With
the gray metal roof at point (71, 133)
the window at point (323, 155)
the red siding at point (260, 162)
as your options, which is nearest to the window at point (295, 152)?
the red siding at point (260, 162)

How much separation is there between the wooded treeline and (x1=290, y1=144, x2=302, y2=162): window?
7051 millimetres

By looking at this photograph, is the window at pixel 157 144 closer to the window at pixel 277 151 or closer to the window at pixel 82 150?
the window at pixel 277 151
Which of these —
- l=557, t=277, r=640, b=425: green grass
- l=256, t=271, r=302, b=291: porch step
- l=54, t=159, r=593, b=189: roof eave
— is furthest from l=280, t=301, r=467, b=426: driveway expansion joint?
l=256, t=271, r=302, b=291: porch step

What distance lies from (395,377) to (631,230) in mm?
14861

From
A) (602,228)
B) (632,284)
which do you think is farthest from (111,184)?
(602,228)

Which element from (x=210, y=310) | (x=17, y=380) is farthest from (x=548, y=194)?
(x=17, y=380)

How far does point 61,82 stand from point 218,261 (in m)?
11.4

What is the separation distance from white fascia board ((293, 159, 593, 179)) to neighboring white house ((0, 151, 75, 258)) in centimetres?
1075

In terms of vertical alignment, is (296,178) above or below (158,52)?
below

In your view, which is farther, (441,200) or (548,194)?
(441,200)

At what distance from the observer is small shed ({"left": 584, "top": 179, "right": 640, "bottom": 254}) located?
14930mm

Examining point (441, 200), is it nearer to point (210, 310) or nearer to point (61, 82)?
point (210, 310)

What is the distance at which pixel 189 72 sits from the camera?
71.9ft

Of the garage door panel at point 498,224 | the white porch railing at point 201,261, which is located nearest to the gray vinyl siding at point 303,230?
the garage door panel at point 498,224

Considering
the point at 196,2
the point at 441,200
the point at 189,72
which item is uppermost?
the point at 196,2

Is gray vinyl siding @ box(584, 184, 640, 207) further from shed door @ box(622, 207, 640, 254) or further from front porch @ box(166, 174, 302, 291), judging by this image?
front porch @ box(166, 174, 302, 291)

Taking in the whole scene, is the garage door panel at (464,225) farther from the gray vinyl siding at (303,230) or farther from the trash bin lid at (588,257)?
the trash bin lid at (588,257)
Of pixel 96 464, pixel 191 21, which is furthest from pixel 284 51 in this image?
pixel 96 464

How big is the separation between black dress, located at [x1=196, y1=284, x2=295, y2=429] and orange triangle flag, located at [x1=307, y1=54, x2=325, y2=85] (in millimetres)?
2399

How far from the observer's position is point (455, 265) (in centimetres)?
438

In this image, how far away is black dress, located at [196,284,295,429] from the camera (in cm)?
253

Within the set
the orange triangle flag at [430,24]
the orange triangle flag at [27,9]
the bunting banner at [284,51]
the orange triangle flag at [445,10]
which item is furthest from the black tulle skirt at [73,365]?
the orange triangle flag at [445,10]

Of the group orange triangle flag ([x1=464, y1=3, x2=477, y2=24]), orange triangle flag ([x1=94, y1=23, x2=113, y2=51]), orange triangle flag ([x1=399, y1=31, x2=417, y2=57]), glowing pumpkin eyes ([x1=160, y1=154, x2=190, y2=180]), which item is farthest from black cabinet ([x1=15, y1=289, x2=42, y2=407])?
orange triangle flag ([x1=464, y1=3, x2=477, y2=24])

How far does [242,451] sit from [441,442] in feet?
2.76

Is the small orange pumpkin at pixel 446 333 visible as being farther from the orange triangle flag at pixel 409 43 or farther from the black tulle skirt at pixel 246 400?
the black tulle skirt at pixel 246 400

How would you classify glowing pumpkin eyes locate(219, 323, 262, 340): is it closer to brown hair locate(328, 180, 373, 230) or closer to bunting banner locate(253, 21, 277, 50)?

============

Work instructions:
Copy out the part of the listing above that opens with the line containing "How far from" and runs through the end of the listing, both ends included.

Answer in full:
How far from the observer's position is point (455, 265) (in centimetres)?
438

In this image, how far away is black dress, located at [196,284,295,429] from the camera (in cm)?
253

Within the set
the orange triangle flag at [430,24]
the orange triangle flag at [27,9]
the bunting banner at [284,51]
the orange triangle flag at [445,10]
which item is furthest from the black tulle skirt at [73,365]?
the orange triangle flag at [445,10]

Of the group orange triangle flag ([x1=464, y1=3, x2=477, y2=24]), orange triangle flag ([x1=94, y1=23, x2=113, y2=51]), orange triangle flag ([x1=399, y1=31, x2=417, y2=57]), glowing pumpkin eyes ([x1=160, y1=154, x2=190, y2=180]), which item is farthest from black cabinet ([x1=15, y1=289, x2=42, y2=407])?
orange triangle flag ([x1=464, y1=3, x2=477, y2=24])

How far does [242,451] sit from [441,442] in feet?
2.76

Is the small orange pumpkin at pixel 446 333 visible as being farther from the orange triangle flag at pixel 409 43 or farther from the black tulle skirt at pixel 246 400?
the black tulle skirt at pixel 246 400

How would you classify glowing pumpkin eyes locate(219, 323, 262, 340): is it closer to brown hair locate(328, 180, 373, 230) or closer to bunting banner locate(253, 21, 277, 50)?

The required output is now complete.